Kiprah kemanusiaan di dunia internasional juga telah dilaksanakan di berbagai negara, misalnya Palestina, Filipina, Rohingya-Myanmar, Pakistan, Cox Bazar-Bangladesh, Maroko, Turki, Nepal, Sudan, Libya, Yordania, dan Lebanon.
Menariknya, kiprah Muhammadiyah tersebut merata dilaksanakan oleh organisasi otonomnya (ortom), termasuk oleh gerakan perempuan ‘Aisyiyah yang telah memelopori emansipasi perempuan di Indonesia dengan 20.000 lebih TK/PAUD, dan 3 Universitas.
Semua kiprah tersebut, menurut Ketua Umum Pimpinan Pusat Muhammadiyah, Haedar Nashir, merupakan bukti keberkahan dan kesuksesan Muhammadiyah sebagai gerakan keagamaan terbesar di dunia, sebagaimana pujian ilmuwan ternama dari Boston University Amerika Serikat, Robert W Heffner.
“Di bawah bayangan saya, Muhammadiyah merupakan kunci karenanya Indonesia menjadi satu-satunya negara yang berhasil menjalankan amal sosial dan amal agamis yang boleh diamati sebagai model untuk seluruh dunia, tidak untuk organisasi muslim saja, tapi juga orang lain di negara-negara lain,” kata Haedar mengutip ucapan Heffner yang disampaikan pada Pengajian Ramadan Muhammadiyah pada 2021 yang lampau.
“Muhammadiyah terus berkiprah sentrifugal menjadi pelopor kemajuan. Di sebagian kawasan terjauh, ketika negara dan ormas lain belum hadir, Muhammadiyah hadir menebar kemaslahatan bagi seluruh warga bangsa tanpa mengenal batas agama, suku, ras, golongan, dan sekat-sekat sosial-politik,” imbuhnya.

**DESKRIPSI TUGAS:**
Salin ulang bagian teks tentang Muhammadiyah yang dimulai dari "Kiprah kemanusiaan di" dan diakhiri dengan "Robert W Heffner.", termasuk kedua bagian tersebut. Kerjakan hanya berdasarkan teks tentang Muhammadiyah di atas.

**DATA:**
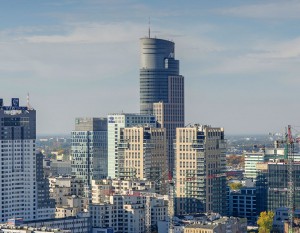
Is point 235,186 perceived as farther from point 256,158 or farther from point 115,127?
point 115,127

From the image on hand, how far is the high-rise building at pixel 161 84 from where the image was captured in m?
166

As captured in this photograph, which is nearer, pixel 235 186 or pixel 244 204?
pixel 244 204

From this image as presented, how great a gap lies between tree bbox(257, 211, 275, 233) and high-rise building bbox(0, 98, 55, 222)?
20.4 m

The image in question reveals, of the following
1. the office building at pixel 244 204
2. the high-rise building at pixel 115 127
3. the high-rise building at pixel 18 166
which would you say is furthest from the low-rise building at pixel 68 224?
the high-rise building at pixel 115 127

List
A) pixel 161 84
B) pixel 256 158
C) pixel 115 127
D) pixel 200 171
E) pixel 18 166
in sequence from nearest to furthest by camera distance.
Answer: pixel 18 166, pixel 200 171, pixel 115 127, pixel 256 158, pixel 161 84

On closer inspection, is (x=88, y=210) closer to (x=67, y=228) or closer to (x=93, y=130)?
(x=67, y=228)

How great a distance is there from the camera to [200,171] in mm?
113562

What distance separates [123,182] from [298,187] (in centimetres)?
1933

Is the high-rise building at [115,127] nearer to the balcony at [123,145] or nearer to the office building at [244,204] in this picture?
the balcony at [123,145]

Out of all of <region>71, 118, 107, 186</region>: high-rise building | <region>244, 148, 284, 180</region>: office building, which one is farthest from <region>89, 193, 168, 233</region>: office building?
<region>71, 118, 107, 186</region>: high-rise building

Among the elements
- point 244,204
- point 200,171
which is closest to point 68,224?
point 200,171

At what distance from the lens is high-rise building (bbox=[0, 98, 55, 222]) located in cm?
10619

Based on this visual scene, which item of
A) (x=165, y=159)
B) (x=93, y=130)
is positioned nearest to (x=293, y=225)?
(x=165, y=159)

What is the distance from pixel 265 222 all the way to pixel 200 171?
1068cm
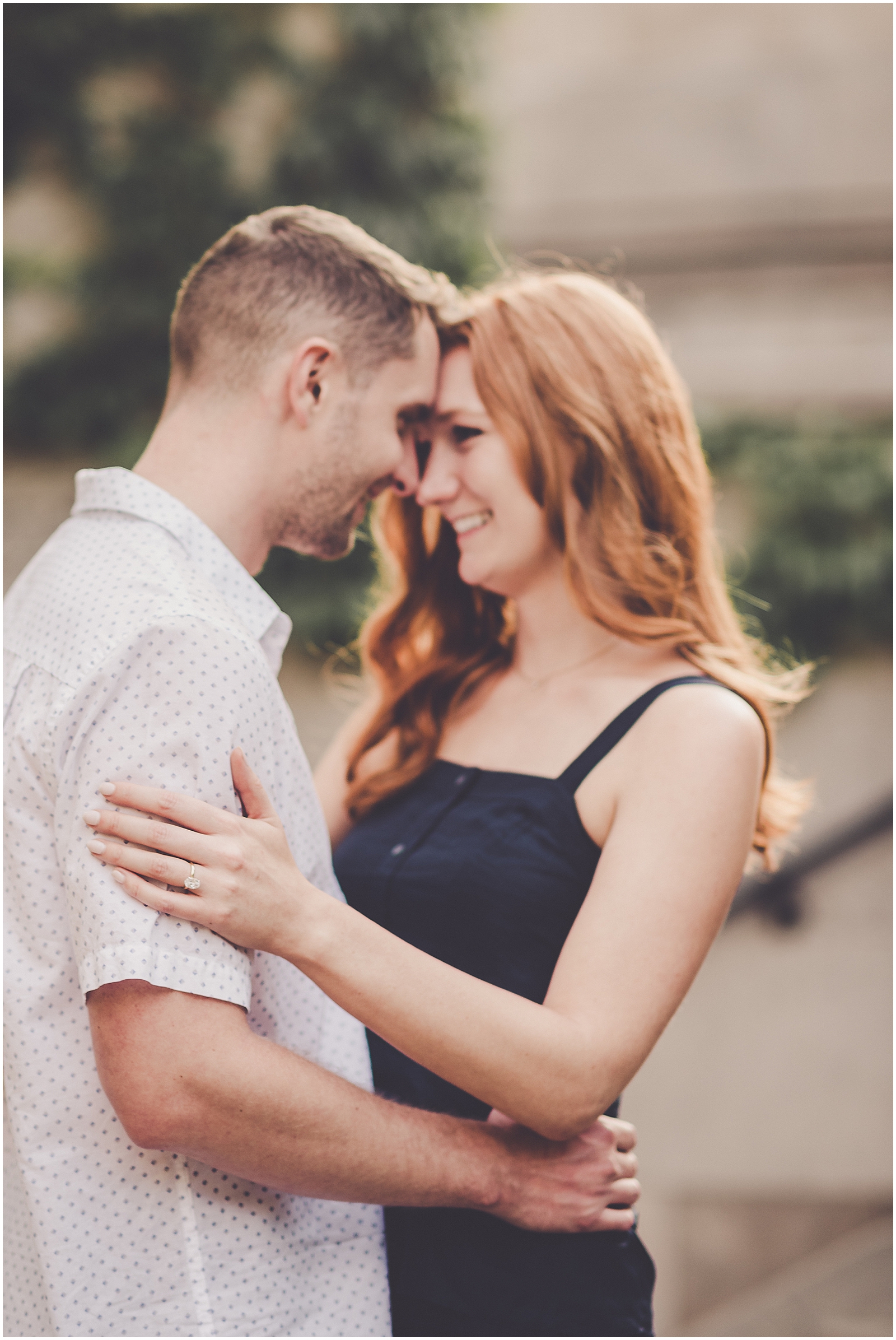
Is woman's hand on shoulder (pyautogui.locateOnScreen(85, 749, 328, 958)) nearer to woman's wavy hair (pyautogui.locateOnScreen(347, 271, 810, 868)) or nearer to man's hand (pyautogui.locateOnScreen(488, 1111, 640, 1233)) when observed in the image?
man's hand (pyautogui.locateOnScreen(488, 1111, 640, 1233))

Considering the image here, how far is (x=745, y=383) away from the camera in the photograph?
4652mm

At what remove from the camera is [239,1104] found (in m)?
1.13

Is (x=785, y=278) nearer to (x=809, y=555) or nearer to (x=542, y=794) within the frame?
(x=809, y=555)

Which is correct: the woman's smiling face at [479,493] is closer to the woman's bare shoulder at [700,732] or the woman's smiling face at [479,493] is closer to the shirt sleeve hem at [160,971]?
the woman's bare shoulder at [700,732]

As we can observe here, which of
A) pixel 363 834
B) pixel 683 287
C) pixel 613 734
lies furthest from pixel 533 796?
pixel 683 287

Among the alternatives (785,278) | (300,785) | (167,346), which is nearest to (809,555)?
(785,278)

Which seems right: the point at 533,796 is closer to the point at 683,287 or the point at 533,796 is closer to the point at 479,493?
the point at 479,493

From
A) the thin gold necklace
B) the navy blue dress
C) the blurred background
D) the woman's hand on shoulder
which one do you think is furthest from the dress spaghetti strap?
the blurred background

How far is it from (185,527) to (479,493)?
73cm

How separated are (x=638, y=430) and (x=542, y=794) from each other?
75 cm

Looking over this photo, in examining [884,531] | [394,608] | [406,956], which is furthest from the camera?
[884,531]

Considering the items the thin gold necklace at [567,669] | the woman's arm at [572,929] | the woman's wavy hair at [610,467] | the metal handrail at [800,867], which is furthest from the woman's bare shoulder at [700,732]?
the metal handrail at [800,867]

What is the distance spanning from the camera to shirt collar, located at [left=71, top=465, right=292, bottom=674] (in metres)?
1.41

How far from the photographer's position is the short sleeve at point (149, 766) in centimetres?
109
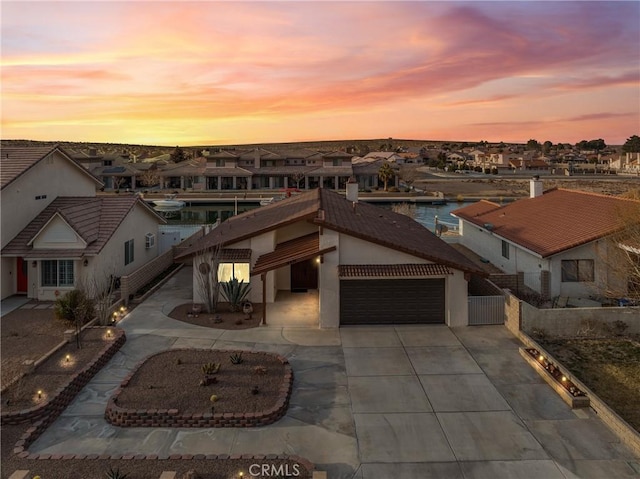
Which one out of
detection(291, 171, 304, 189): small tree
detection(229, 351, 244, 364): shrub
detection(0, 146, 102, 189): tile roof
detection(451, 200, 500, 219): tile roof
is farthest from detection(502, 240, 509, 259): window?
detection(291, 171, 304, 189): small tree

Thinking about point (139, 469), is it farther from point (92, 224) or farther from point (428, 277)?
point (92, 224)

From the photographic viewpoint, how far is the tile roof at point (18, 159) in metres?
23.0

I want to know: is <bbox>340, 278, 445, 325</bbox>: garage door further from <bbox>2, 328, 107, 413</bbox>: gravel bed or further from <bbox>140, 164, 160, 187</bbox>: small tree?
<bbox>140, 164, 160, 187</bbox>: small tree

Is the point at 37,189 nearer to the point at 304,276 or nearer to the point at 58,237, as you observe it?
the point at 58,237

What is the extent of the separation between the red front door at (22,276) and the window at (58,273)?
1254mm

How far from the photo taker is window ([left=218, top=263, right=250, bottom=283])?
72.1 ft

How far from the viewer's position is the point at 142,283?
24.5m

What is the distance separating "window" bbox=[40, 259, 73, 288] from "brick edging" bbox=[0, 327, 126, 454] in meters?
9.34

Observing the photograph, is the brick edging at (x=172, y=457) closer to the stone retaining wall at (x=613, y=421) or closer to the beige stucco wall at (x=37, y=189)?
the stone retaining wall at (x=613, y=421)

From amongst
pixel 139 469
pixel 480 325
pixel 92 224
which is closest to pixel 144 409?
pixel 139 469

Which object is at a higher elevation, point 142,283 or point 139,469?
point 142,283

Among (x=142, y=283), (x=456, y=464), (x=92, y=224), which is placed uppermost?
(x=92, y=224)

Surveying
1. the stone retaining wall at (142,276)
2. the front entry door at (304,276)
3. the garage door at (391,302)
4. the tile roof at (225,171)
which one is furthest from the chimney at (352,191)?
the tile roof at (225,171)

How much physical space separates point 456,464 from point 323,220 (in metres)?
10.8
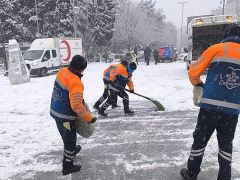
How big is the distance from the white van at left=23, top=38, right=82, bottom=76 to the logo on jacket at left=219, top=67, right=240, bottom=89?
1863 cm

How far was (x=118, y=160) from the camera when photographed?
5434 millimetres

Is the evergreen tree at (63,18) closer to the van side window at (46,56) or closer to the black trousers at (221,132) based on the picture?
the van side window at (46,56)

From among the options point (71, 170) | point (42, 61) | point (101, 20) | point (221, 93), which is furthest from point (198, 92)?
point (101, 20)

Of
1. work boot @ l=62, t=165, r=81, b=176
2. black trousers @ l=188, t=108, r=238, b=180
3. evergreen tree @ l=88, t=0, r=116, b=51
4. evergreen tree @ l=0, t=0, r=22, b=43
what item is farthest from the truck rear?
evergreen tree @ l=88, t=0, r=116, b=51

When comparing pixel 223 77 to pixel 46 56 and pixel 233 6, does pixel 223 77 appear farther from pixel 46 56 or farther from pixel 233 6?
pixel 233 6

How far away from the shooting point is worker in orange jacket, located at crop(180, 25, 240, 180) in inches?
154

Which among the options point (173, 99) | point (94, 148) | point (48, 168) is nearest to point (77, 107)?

**JAWABAN TUGAS:**
Kiprah kemanusiaan di dunia internasional juga telah dilaksanakan di berbagai negara, misalnya Palestina, Filipina, Rohingya-Myanmar, Pakistan, Cox Bazar-Bangladesh, Maroko, Turki, Nepal, Sudan, Libya, Yordania, dan Lebanon.
Menariknya, kiprah Muhammadiyah tersebut merata dilaksanakan oleh organisasi otonomnya (ortom), termasuk oleh gerakan perempuan ‘Aisyiyah yang telah memelopori emansipasi perempuan di Indonesia dengan 20.000 lebih TK/PAUD, dan 3 Universitas.
Semua kiprah tersebut, menurut Ketua Umum Pimpinan Pusat Muhammadiyah, Haedar Nashir, merupakan bukti keberkahan dan kesuksesan Muhammadiyah sebagai gerakan keagamaan terbesar di dunia, sebagaimana pujian ilmuwan ternama dari Boston University Amerika Serikat, Robert W Heffner.